### List of tasks
• a. According to the SQL excerpt, why isn't dova's query quite to spec?
• b. Pick up the SQL excerpt from its last line and continue it.

His own #6 solution is significantly faster percentage-wise, and dova's query is faster still, by a narrow margin.
dova's isn't quite to spec, though, since his query only works by getting the MIN and MAX dt from DailyVisits and using that. It can be modified to accept variables for start and end, but that prevents its most efficient query plan, and it then becomes very, very slow.
Just to make it more accessible, here are Peso's solutions from the body of the article and the comments (just the #6), with some formatting applied:to remove all the white space and sprawl in the former case, and to provide any formatting at all in the latter case:
I also have the variables set to the range used in Steve's test data, not the test harness they used to test their solutions, as an FYI. Further, do note that these solutions require the GetDates function they define in the article (just a cascading CTE tally to generate all the dates in the range).
DECLARE
@from AS DATE = '20110101',
@to AS DATE = '20161231';
WITH cteSource(dt, NumVisits, Added, Removed)
AS
(
SELECT dt,
SUM(NumVisits) AS NumVisits,
SUM(Added) AS Added,
SUM(Removed) AS Removed
FROM (
SELECT DATEADD(DAY, f.DayDelta, w.dt) AS dt,
w.Visitor,
f.NumVisits,
f.Added,
f.Removed
FROM dbo.DailyVisits AS w
CROSS JOIN
(
VALUES (0, 1, 1, -1),
(1, 0, -1, 1)
) AS f(DayDelta, NumVisits, Added, Removed)
WHERE w.dt BETWEEN DATEADD(DAY, -1, @From) AND @To
) AS d
WHERE dt BETWEEN @From AND @To
GROUP BY dt,
Visitor
)
SELECT dt,
SUM(NumVisits) AS NumVisits,
SUM(Added) AS Added,
SUM(Removed) AS Removed,
SUM(Remained) AS Remained
FROM (
SELECT dt,
SUM(NumVisits) AS NumVisits,
SUM(CASE WHEN Added = 1 THEN 1 ELSE 0 END) AS Added,
SUM(CASE WHEN Removed = 1 THEN 1 ELSE 0 END) AS Removed,
SUM(CASE WHEN 1 IN (Added, Removed) THEN 0 ELSE 1 END) AS Remained
FROM cteSource
GROUP BY dt
UNION ALL
SELECT dt,
0 AS NumVisits,
0 AS Added,
0 AS Removed,
0 AS Remained
FROM dbo.GetDates(@From, @To)

### Entries shown
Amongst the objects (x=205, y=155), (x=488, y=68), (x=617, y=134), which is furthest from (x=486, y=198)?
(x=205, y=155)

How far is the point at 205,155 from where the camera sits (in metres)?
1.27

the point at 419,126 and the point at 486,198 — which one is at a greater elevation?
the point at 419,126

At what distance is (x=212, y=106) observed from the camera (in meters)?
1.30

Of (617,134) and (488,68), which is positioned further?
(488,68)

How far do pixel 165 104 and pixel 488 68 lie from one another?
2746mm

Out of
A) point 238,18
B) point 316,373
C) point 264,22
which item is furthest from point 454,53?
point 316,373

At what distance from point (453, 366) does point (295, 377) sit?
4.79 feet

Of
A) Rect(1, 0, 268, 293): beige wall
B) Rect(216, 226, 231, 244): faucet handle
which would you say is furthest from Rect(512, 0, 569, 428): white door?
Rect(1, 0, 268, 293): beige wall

---

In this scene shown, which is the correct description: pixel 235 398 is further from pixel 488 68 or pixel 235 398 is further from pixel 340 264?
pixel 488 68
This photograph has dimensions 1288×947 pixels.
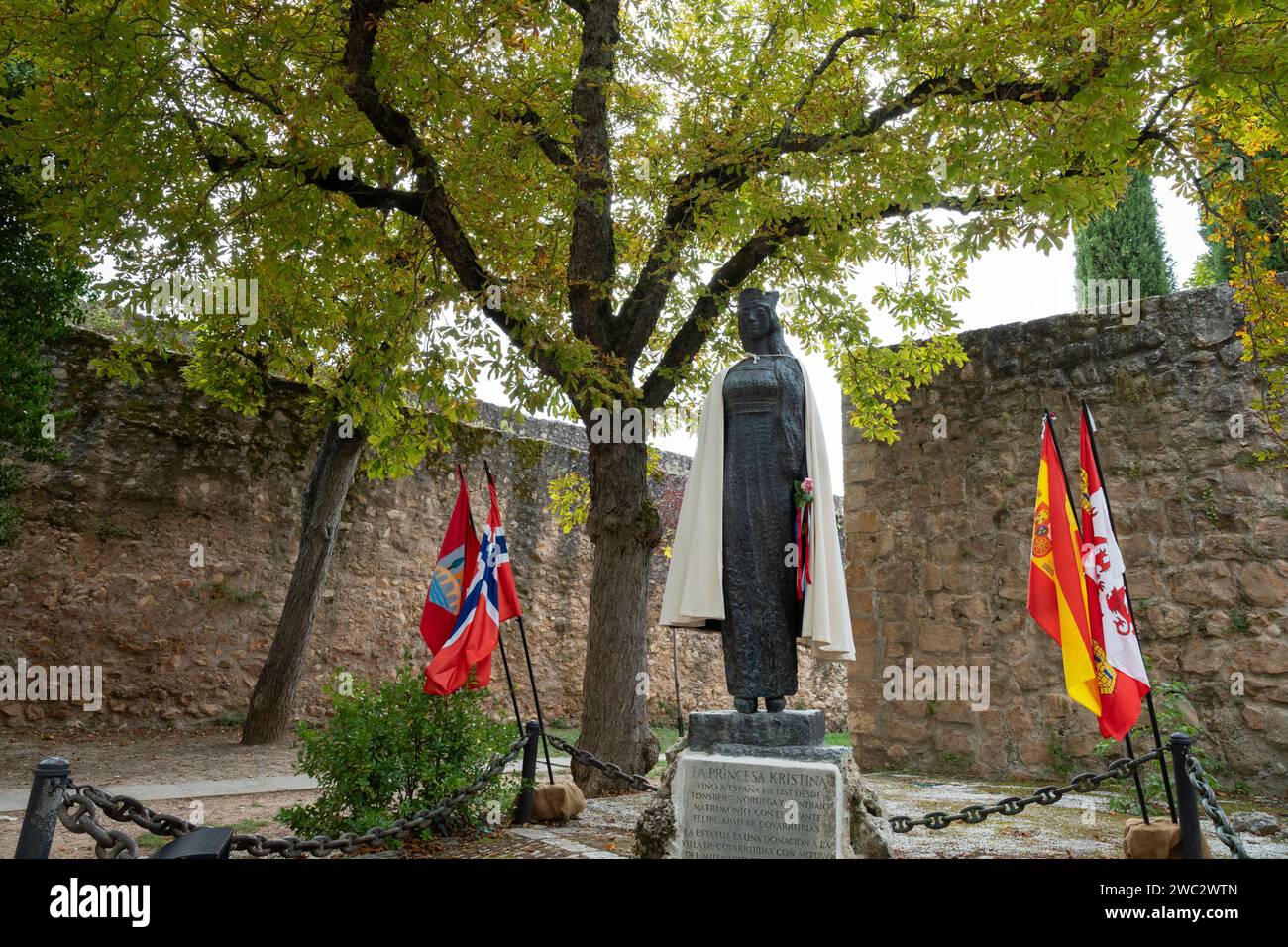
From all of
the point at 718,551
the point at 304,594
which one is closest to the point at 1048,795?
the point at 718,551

---

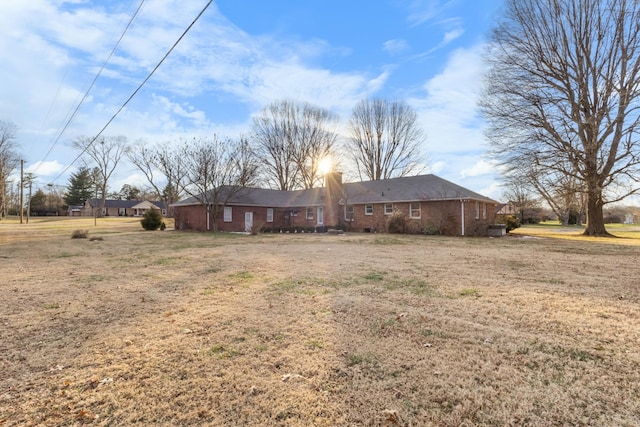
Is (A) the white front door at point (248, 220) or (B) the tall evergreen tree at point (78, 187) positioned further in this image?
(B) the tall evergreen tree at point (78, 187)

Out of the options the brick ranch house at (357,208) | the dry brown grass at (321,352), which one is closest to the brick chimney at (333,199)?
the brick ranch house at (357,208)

### Answers per task
• a. It only works by getting the MIN and MAX dt from DailyVisits and using that.

• b.
) AS d
GROUP BY dt;
And the #6:
DECLARE
@from AS DATE = '20110101',
@to AS DATE = '20161231';
WITH cte AS
(
SELECT f.dt,
f.NumVisits,
f.Visitor,
f.Added,
f.Removed,
f.Remained
FROM dbo.GetDates(@From, @To) AS gd
OUTER APPLY
(
SELECT
q.dt,
q.Visitor,
SUM(q.NumVisits) AS NumVisits,
CASE WHEN SUM(q.Added) > 0 THEN 1 ELSE 0 END AS Added,
CASE WHEN SUM(q.Removed) > 0 THEN 1 ELSE 0 END AS Removed,
CASE WHEN COUNT(*) = 2 THEN 1 ELSE 0 END AS Remained
FROM
(
SELECT gd.dt,
d.Visitor,
1 - d.theDiff AS NumVisits,
1 - 2 * d.theDiff AS Added,
2 * d.theDiff - 1 AS Removed
FROM (
SELECT dv.Visitor,
CASE WHEN dv.dt = gd.dt THEN 0 ELSE 1 END AS theDiff
FROM dbo.DailyVisits AS dv
WHERE dv.dt BETWEEN DATEADD(DAY, -1, gd.dt) AND gd.dt
) AS d
) AS q
GROUP BY q.dt,
q.Visitor
) AS f
)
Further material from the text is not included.